──────── Excerpt ────────
There are few things in life that can compare to an excellent meal with a loved one or friends. For all gourmets, the list of best restaurants in Portland alone should be enough to help them decide to move to the West Coast and the Beaver State.
After moving to Portland, it would be ideal to get to know the local flavors to settle in quicker. Even better, most of the prices are well adjusted to the cost of living in Portland. Without further ado, let’s move on to our guide to the top dining destinations across Stumptown, grouped according to the kind of food they serve and cuisines they draw their inspiration from.
Best Restaurants in Portland That Serve American Dishes
Yes, we Americans adopted pizza as our own and enjoy Chinese or Thai take-out like no other nation in the world. But if you ask anyone what defines American cuisine, the answer would be simple. It’s barbecue. And Portland’s gunning for the big league.
While Oregon is not famous as a barbecue haven, Texas definitely is. So, Matt Vicedomini decided to bring Texas-style BBQ to the Beaver State. And he nailed it. There are lines of people every day in front of his truck, waiting for their slice of briskets or pork ribs. Though they are leading celebrities, sausages aren’t to be dismissed easily, nor are macaroni and cheese. Matt’s BBQ is where you can just get a nice lunch since the meat is almost always sold out before the official closing hour at 7 pm.
──────── Extracted records ────────
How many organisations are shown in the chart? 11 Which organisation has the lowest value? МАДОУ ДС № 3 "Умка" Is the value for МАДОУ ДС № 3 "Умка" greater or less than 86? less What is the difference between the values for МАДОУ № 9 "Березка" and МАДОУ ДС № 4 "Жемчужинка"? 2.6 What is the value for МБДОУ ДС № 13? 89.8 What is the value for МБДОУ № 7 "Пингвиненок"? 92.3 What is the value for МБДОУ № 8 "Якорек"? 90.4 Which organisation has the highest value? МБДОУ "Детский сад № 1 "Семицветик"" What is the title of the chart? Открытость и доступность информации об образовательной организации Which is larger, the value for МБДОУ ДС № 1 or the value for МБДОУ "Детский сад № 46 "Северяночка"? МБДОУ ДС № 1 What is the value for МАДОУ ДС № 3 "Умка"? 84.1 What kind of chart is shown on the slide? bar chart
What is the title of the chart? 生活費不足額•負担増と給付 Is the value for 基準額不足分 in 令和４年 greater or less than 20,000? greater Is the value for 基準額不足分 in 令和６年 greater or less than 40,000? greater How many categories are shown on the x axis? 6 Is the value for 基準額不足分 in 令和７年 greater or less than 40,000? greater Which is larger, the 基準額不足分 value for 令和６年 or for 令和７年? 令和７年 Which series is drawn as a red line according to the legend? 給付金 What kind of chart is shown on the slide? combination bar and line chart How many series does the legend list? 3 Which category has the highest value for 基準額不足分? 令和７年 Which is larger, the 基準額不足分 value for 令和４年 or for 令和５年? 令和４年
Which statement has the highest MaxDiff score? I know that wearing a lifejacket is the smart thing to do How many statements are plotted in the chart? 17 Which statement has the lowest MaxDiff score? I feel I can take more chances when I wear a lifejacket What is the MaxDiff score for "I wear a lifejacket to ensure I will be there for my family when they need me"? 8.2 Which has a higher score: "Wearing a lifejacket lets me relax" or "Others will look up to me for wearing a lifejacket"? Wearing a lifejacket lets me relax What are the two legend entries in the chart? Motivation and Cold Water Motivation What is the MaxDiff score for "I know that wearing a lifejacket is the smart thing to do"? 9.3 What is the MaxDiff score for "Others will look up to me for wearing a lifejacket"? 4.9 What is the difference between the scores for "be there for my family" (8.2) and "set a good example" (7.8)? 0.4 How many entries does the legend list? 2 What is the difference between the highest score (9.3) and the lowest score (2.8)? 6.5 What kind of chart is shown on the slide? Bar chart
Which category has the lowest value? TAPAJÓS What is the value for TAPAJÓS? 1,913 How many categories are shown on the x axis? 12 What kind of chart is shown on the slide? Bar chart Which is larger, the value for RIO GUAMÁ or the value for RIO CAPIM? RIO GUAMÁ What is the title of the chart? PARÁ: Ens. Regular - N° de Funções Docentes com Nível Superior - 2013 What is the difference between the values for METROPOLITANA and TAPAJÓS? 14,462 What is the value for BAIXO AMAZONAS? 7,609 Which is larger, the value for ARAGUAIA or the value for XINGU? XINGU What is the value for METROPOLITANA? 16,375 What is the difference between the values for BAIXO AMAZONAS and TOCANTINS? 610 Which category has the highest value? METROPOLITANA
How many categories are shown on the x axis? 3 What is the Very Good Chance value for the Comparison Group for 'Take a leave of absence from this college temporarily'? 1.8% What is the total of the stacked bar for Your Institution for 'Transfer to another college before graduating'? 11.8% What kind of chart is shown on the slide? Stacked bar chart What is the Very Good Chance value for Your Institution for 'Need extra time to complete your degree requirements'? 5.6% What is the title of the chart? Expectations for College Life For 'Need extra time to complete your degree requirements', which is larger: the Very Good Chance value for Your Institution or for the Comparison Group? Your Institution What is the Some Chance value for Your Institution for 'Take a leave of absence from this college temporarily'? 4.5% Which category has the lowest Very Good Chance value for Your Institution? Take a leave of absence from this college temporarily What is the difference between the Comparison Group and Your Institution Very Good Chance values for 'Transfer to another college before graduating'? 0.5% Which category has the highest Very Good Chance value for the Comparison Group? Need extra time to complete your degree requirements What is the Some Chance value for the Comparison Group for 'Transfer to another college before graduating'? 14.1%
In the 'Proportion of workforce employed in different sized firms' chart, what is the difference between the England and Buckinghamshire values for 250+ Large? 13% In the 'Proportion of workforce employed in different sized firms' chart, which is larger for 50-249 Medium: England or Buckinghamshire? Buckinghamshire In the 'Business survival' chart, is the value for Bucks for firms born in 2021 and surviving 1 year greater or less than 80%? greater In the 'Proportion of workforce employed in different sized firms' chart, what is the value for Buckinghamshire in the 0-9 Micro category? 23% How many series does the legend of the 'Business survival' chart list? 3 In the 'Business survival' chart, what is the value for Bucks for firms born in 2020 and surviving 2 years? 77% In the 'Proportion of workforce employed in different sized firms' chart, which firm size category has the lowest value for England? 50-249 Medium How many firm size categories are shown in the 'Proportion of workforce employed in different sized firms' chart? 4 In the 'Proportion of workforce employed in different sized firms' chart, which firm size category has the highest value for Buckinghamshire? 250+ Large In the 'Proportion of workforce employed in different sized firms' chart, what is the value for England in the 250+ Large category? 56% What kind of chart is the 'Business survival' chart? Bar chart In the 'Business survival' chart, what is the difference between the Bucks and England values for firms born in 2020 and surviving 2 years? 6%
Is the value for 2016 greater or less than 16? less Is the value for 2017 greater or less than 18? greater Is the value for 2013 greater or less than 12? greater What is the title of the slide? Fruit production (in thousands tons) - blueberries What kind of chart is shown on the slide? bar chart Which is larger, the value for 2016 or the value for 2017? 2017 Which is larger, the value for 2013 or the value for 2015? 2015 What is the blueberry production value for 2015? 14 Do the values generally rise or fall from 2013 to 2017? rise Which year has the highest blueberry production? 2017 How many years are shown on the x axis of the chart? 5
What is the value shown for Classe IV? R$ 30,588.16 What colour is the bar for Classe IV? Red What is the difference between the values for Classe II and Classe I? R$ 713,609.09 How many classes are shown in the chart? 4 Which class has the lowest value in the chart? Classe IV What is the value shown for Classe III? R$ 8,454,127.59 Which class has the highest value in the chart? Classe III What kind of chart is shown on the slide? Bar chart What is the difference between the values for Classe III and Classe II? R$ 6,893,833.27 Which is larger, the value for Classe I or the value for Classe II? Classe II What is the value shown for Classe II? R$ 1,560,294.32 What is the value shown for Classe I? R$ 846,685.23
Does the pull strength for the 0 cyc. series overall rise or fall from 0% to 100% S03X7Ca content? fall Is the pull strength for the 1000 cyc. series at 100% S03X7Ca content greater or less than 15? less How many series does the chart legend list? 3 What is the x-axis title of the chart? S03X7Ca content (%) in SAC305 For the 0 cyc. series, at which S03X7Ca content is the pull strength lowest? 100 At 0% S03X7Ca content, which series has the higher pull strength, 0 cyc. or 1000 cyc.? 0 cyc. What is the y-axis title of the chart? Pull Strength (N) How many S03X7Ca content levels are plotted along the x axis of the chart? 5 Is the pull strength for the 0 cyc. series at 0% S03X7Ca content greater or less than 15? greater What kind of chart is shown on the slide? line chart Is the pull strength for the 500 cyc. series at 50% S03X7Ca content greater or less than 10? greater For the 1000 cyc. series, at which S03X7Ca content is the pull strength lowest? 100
────────
## Requirement 1
In the Portland restaurant guide, what is the official closing hour of Matt's BBQ?
## Requirement 2
Echo the Portland restaurant guide between "After moving to" and "their inspiration from.", inclusive.

## Written reply 1
7 pm

## Written reply 2
After moving to Portland, it would be ideal to get to know the local flavors to settle in quicker. Even better, most of the prices are well adjusted to the cost of living in Portland. Without further ado, let’s move on to our guide to the top dining destinations across Stumptown, grouped according to the kind of food they serve and cuisines they draw their inspiration from.